BEGIN
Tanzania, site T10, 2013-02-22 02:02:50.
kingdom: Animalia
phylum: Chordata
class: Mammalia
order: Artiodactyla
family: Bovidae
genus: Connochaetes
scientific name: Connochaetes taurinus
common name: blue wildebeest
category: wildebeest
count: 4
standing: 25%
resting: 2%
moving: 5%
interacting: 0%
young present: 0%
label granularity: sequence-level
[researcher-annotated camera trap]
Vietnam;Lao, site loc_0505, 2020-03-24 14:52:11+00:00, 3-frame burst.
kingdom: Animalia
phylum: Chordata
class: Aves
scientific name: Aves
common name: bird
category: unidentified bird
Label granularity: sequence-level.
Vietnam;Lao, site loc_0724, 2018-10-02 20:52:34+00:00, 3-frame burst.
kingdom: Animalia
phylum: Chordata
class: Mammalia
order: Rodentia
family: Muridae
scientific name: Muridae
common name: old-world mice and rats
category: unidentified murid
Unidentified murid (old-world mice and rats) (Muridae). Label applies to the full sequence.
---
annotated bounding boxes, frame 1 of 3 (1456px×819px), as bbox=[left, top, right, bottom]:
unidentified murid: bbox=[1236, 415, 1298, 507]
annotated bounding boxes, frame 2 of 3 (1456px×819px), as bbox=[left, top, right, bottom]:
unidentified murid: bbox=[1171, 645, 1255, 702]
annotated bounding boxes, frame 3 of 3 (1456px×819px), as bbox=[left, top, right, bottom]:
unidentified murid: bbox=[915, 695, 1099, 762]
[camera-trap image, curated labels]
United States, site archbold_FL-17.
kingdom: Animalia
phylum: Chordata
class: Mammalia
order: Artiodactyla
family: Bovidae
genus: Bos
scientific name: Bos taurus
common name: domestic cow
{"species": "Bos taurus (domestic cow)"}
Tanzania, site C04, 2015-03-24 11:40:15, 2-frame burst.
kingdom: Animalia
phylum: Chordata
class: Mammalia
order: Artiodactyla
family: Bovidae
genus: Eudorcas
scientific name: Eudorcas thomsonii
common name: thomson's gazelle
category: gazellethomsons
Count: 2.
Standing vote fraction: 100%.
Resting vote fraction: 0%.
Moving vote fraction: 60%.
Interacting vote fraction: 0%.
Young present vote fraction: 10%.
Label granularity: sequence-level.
END
Problem >> Return the material in full, restating each entry word for word.

Answer to the exercise >>
Tanzania, site T10, 2013-02-22 02:02:50.
kingdom: Animalia
phylum: Chordata
class: Mammalia
order: Artiodactyla
family: Bovidae
genus: Connochaetes
scientific name: Connochaetes taurinus
common name: blue wildebeest
category: wildebeest
count: 4
standing: 25%
resting: 2%
moving: 5%
interacting: 0%
young present: 0%
label granularity: sequence-level
[researcher-annotated camera trap]
Vietnam;Lao, site loc_0505, 2020-03-24 14:52:11+00:00, 3-frame burst.
kingdom: Animalia
phylum: Chordata
class: Aves
scientific name: Aves
common name: bird
category: unidentified bird
Label granularity: sequence-level.
Vietnam;Lao, site loc_0724, 2018-10-02 20:52:34+00:00, 3-frame burst.
kingdom: Animalia
phylum: Chordata
class: Mammalia
order: Rodentia
family: Muridae
scientific name: Muridae
common name: old-world mice and rats
category: unidentified murid
Unidentified murid (old-world mice and rats) (Muridae). Label applies to the full sequence.
---
annotated bounding boxes, frame 1 of 3 (1456px×819px), as bbox=[left, top, right, bottom]:
unidentified murid: bbox=[1236, 415, 1298, 507]
annotated bounding boxes, frame 2 of 3 (1456px×819px), as bbox=[left, top, right, bottom]:
unidentified murid: bbox=[1171, 645, 1255, 702]
annotated bounding boxes, frame 3 of 3 (1456px×819px), as bbox=[left, top, right, bottom]:
unidentified murid: bbox=[915, 695, 1099, 762]
[camera-trap image, curated labels]
United States, site archbold_FL-17.
kingdom: Animalia
phylum: Chordata
class: Mammalia
order: Artiodactyla
family: Bovidae
genus: Bos
scientific name: Bos taurus
common name: domestic cow
{"species": "Bos taurus (domestic cow)"}
Tanzania, site C04, 2015-03-24 11:40:15, 2-frame burst.
kingdom: Animalia
phylum: Chordata
class: Mammalia
order: Artiodactyla
family: Bovidae
genus: Eudorcas
scientific name: Eudorcas thomsonii
common name: thomson's gazelle
category: gazellethomsons
Count: 2.
Standing vote fraction: 100%.
Resting vote fraction: 0%.
Moving vote fraction: 60%.
Interacting vote fraction: 0%.
Young present vote fraction: 10%.
Label granularity: sequence-level.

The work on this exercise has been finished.